I know that Cherry seeds need to be frozen (like over the winter) before they will sprout, or at least thats what I've read in a few places. So they can be frozen and still be viable once thawed.
But what about other seeds? I'm talking Acorns, Maple Keys, Walnuts etc. Do they "still work" after being frozen?

Is there a limit as to how long they can be frozen and still be viable?

Asking because I'm looking at buying a piece of land. When that will happen I'm not sure. Hopefully in the next few years, but...........? I'm hoping to collect some seeds from the woodlot beside my parent's house and plant them bitches when I find myself my own little piece of paradise.

It really varies. If you can buy seeds for a particular plant off the shelf, chances are that it’s something you could gather yourself and store on the shelf for at least a year.

The term of art for things like cherry seeds that need to be chilled for some weeks before they will germinate “cold stratification”. I’m cold stratifying some Arbutus unedo seeds in my refrigerator right now.



These seeds want to sprout after their first winter in the ground, but they can take one year of storage.

quote:

Immediately after collection, the fruits were immersed in water and the seeds manu- ally separated from the fruit flesh. Any floating seeds (􏰀10%) were discarded. Seeds were left to dry on tissue paper for 24 h at room temperature and then were placed in unsealed plastic petri dishes between filter paper. The petri dishes were placed in Styrofoam boxes (for darkness) and stored in a constant condition chamber at 25 °C and 30% relative humidity.

After two years of these conditions, germination rate was zero.

Different plants have different strategies. Many tropical plant seeds will die if they’re not kept at tropical heat and humidity and planted within a matter of days. Some plants are adapted to colonize an area after fire, and in artificial cultivation are soaked in “smoke water” that contains the chemical necessary to trigger germination. Some seeds are primed by a trip through an animal’s digestive tract and there are techniques to simulate that, too.

Arsenic Lupin
Apr 12, 2012

This particularly rapid💨 unintelligible 😖patter💁 isn't generally heard🧏‍♂️, and if it is🤔, it doesn't matter💁.

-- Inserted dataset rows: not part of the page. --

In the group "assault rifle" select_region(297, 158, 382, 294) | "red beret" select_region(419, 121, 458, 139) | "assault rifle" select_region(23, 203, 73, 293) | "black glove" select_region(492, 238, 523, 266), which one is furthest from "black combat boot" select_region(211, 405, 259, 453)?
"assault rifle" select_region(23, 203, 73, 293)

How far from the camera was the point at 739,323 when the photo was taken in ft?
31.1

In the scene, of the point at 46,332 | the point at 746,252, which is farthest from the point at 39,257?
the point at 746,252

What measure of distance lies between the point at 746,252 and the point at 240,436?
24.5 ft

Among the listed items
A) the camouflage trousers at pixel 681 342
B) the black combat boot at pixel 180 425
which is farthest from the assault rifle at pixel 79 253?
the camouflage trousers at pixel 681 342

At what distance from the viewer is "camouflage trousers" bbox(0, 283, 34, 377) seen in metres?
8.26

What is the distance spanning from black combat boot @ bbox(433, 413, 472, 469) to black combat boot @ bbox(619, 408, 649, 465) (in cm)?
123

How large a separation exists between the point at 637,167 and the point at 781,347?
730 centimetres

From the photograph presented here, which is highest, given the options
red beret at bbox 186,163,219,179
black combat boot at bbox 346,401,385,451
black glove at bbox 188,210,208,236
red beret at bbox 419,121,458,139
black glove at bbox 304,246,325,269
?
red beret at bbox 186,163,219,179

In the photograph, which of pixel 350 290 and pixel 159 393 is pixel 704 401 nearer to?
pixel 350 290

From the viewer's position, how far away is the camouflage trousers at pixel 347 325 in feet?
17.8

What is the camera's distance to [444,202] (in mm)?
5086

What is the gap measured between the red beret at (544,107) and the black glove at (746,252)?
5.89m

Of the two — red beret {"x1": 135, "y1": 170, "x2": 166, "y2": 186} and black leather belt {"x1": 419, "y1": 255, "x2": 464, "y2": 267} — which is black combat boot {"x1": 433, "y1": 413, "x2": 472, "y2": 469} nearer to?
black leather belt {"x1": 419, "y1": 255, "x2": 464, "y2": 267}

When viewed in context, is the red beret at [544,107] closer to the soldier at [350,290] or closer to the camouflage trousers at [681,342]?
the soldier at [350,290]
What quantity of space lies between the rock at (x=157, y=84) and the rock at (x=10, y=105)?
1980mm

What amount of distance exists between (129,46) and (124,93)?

Your post on stratification reminded me it's time to order from Le Jardin du Gourmet. Admire the Web 1.0 site! The seeds and roots I've gotten from them have excellent quality, and I've wanted to try their French shallots for years. I highly recommend their Get Acquainted offer, 6oz of shallots a bulb of garlic, 4 sample packets of herb seeds for $9. A thing I specifically love about Le Jardin is that they sell "sample" packets so you don't wind up staring gloomily at more petunia seeds than anybody would ever want.

The reason stratification brought Le Jardin to mind is that the herb cicely must, for best results, be planted almost as soon as you harvest the seeds. This year's batch was harvested August 2nd, so time is ticking.

Motronic
Nov 6, 2009

AmbassadorofSodomy posted:

Not sure where to put this. I admit I didn't look very hard for a tree thread.

I know that Cherry seeds need to be frozen (like over the winter) before they will sprout, or at least thats what I've read in a few places. So they can be frozen and still be viable once thawed.
But what about other seeds? I'm talking Acorns, Maple Keys, Walnuts etc. Do they "still work" after being frozen?

Is there a limit as to how long they can be frozen and still be viable?

Asking because I'm looking at buying a piece of land. When that will happen I'm not sure. Hopefully in the next few years, but...........? I'm hoping to collect some seeds from the woodlot beside my parent's house and plant them bitches when I find myself my own little piece of paradise.

Chances are good the tree you harvested these cherries off of is not a cherry tree grown from seed, so you won't get that same tree from your seeds.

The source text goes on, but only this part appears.